Wissenschaftliche Standards noch nicht erreicht

Matthias Jentschke hat in seiner Meta-Analyse errechnet, „dass das Rezidivrisiko bei den geimpften Frauen nur 40 Prozent beträgt im Vergleich zu den anderen Frauen. Oder umgekehrt: dass es einen um 60 Prozent verbesserten Schutz vor einem Rezidiv bedeutet, wenn man vor oder nach der Konisation eine HPV-Impfung durchführt."
Sprich: Nach einer Impfung haben von 100 Frauen nur noch etwa drei einen Rückfall – statt 8. Allerdings: Weitere Forschung ist nötig, um Jentschkes Daten zu untermauern. Denn die Studien, auf denen sie beruhen, genügen wegen ihrer Machart nicht höchsten wissenschaftlichen Qualitätsstandards. "Sodass ich – wenn ich diese Daten vorstelle – immer nur sage, dass es Hinweise gibt, dass es was helfen könnte. Aber es ist sicherlich noch nicht erwiesen." Dazu braucht es sogenannte randomisiert-kontrollierte Studien. Erste Ergebnisse dieser Art werden etwa aus den Niederlanden Anfang 2024 erwartet.

Bereitgestellte Daten:
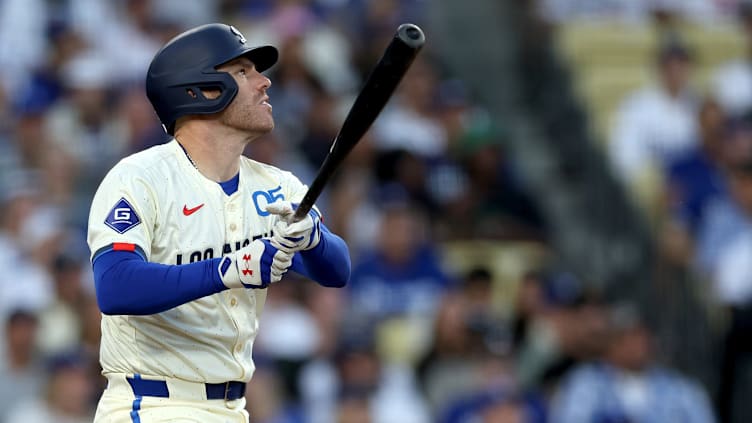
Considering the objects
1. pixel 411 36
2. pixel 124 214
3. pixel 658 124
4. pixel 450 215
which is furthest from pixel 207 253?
pixel 658 124

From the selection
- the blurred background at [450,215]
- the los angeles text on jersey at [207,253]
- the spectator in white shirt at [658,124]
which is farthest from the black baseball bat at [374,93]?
the spectator in white shirt at [658,124]

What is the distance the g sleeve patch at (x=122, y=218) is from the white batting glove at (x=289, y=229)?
48 cm

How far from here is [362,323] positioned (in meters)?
8.98

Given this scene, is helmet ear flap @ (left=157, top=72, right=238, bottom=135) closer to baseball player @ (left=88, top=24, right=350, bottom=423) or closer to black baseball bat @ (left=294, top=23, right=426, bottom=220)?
baseball player @ (left=88, top=24, right=350, bottom=423)

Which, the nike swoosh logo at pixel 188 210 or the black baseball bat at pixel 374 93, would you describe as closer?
the black baseball bat at pixel 374 93

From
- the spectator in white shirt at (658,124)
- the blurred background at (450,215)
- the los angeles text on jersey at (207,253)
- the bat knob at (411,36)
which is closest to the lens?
the bat knob at (411,36)

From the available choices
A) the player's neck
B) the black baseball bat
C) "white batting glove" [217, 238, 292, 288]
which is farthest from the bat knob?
the player's neck

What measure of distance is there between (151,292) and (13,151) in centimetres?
611

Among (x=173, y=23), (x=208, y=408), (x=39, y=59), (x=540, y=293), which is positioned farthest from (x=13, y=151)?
(x=208, y=408)

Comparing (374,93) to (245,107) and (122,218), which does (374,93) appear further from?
(122,218)

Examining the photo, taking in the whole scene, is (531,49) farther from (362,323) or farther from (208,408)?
(208,408)

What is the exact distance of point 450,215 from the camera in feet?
34.8

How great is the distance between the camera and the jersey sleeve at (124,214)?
169 inches

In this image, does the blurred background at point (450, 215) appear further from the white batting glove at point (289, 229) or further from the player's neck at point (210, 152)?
the white batting glove at point (289, 229)
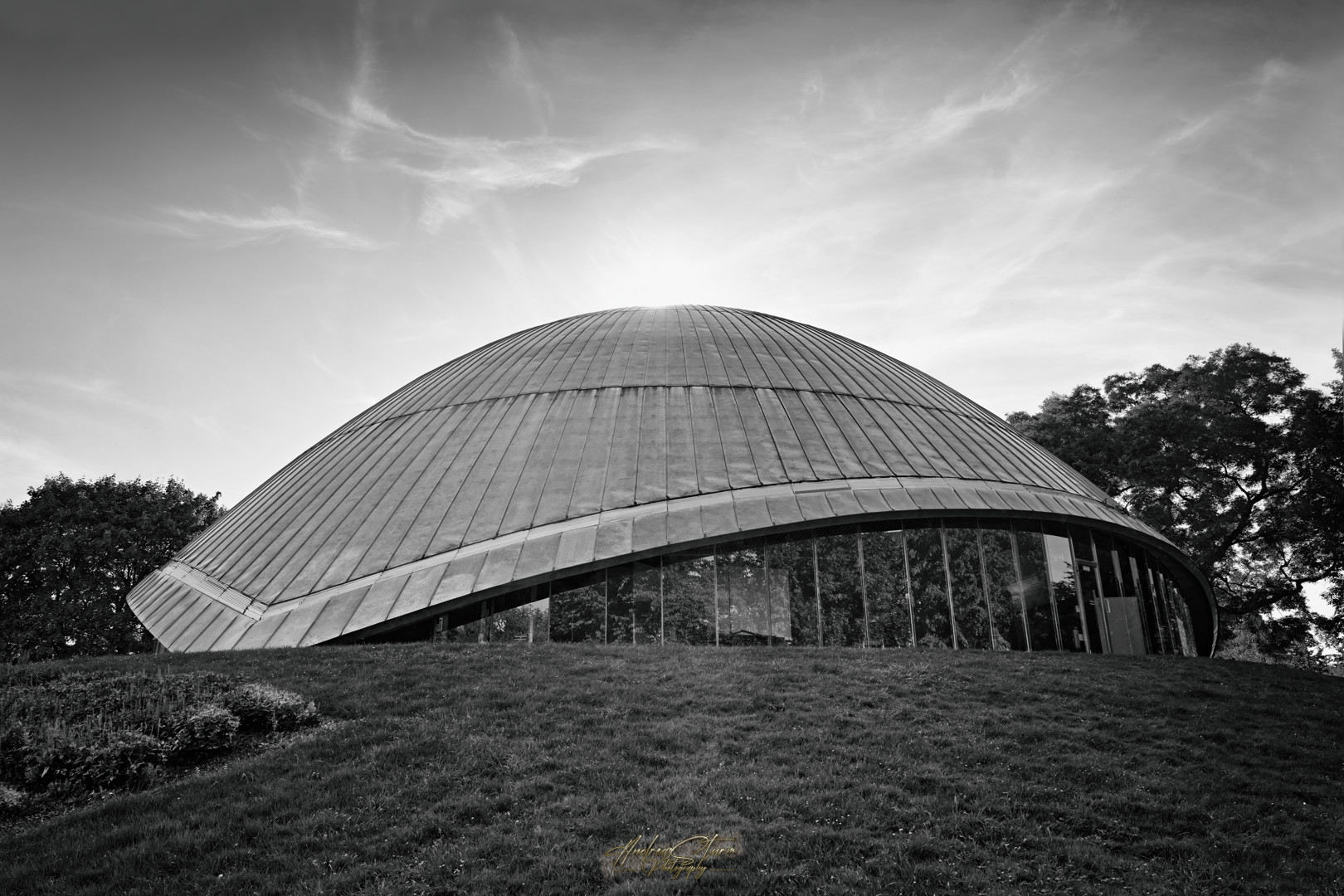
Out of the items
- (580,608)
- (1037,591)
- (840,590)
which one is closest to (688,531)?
(580,608)

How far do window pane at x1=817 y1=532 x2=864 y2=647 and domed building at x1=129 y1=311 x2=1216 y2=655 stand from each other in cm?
4

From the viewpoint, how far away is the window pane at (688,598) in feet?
56.6

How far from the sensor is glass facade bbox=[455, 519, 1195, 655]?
680 inches

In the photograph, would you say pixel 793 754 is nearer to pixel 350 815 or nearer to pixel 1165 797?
pixel 1165 797

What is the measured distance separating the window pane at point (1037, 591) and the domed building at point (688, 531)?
43 mm

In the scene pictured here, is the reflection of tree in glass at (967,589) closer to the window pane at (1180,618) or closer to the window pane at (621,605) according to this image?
the window pane at (621,605)

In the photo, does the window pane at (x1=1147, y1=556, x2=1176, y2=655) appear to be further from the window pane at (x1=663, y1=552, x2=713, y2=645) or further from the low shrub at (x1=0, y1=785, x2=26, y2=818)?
the low shrub at (x1=0, y1=785, x2=26, y2=818)

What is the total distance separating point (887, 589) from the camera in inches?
714

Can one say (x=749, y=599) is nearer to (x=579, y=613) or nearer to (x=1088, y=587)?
(x=579, y=613)

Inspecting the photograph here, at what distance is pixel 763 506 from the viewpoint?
18188 millimetres

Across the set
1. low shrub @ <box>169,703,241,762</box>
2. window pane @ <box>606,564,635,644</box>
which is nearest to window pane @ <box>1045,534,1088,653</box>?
window pane @ <box>606,564,635,644</box>

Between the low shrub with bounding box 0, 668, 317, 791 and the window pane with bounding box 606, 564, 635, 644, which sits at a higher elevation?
the window pane with bounding box 606, 564, 635, 644

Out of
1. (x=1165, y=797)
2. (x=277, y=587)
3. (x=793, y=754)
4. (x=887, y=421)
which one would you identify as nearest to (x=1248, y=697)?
(x=1165, y=797)

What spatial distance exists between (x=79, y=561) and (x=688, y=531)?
123ft
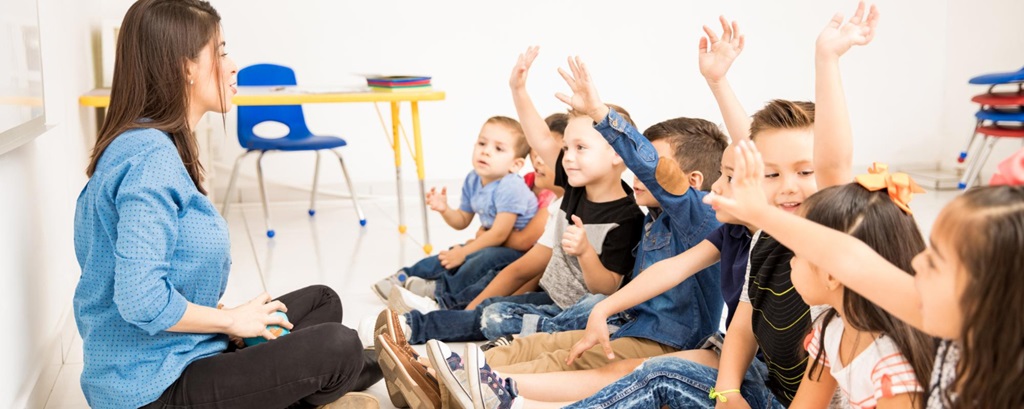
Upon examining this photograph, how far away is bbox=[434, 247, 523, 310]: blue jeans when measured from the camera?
2.78 meters

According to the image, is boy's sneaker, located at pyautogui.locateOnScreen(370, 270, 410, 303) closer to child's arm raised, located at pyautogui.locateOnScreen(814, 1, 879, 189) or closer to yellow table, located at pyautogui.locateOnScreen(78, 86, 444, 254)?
yellow table, located at pyautogui.locateOnScreen(78, 86, 444, 254)

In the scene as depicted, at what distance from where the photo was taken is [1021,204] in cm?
94

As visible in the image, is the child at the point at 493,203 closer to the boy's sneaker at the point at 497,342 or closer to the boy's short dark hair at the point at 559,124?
the boy's short dark hair at the point at 559,124

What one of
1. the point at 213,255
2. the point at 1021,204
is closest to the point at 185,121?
the point at 213,255

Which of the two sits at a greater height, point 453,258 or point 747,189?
point 747,189

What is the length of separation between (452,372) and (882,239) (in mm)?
839

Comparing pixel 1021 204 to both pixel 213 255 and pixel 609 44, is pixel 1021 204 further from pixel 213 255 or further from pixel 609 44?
pixel 609 44

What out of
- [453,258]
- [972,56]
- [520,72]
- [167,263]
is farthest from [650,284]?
[972,56]

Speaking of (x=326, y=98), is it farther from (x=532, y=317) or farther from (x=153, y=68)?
(x=153, y=68)

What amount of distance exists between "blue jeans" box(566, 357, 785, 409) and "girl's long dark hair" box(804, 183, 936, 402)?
44 cm

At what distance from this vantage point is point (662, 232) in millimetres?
2096

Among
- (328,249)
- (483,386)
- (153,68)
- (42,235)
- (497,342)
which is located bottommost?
(328,249)

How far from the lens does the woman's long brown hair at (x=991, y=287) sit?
94 cm

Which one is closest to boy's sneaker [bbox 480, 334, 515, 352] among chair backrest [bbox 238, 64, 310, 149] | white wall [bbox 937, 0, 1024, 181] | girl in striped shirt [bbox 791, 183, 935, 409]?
girl in striped shirt [bbox 791, 183, 935, 409]
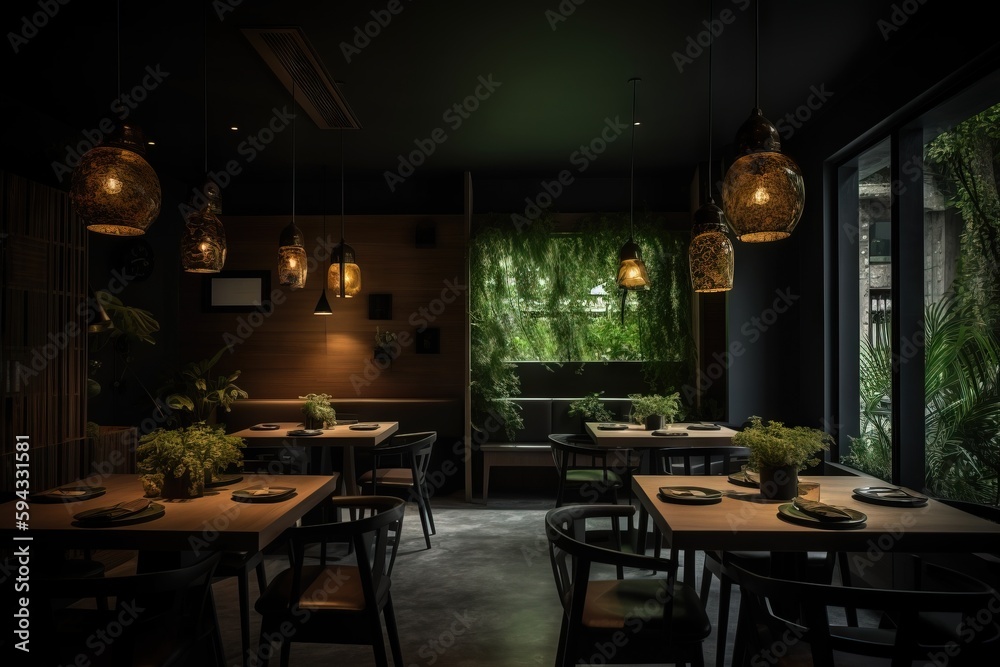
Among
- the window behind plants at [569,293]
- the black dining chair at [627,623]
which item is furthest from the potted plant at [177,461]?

Aufgabenstellung:
Beantworten Sie die folgenden Fragen mithilfe des Textes zur HPV-Impfung.
(a) Um wie viel Prozent verbessert sich laut Jentschke der Schutz vor einem Rezidiv, wenn vor oder nach der Konisation geimpft wird?
(b) Wie viele von 100 Frauen haben nach einer Impfung noch einen Rückfall, und wie viele wären es ohne sie?
(c) Aus welchem Land werden Anfang 2024 erste Ergebnisse randomisiert-kontrollierter Studien erwartet?

Lösung:
(a) Um 60 Prozent.
(b) Nur noch etwa drei statt 8.
(c) Aus den Niederlanden.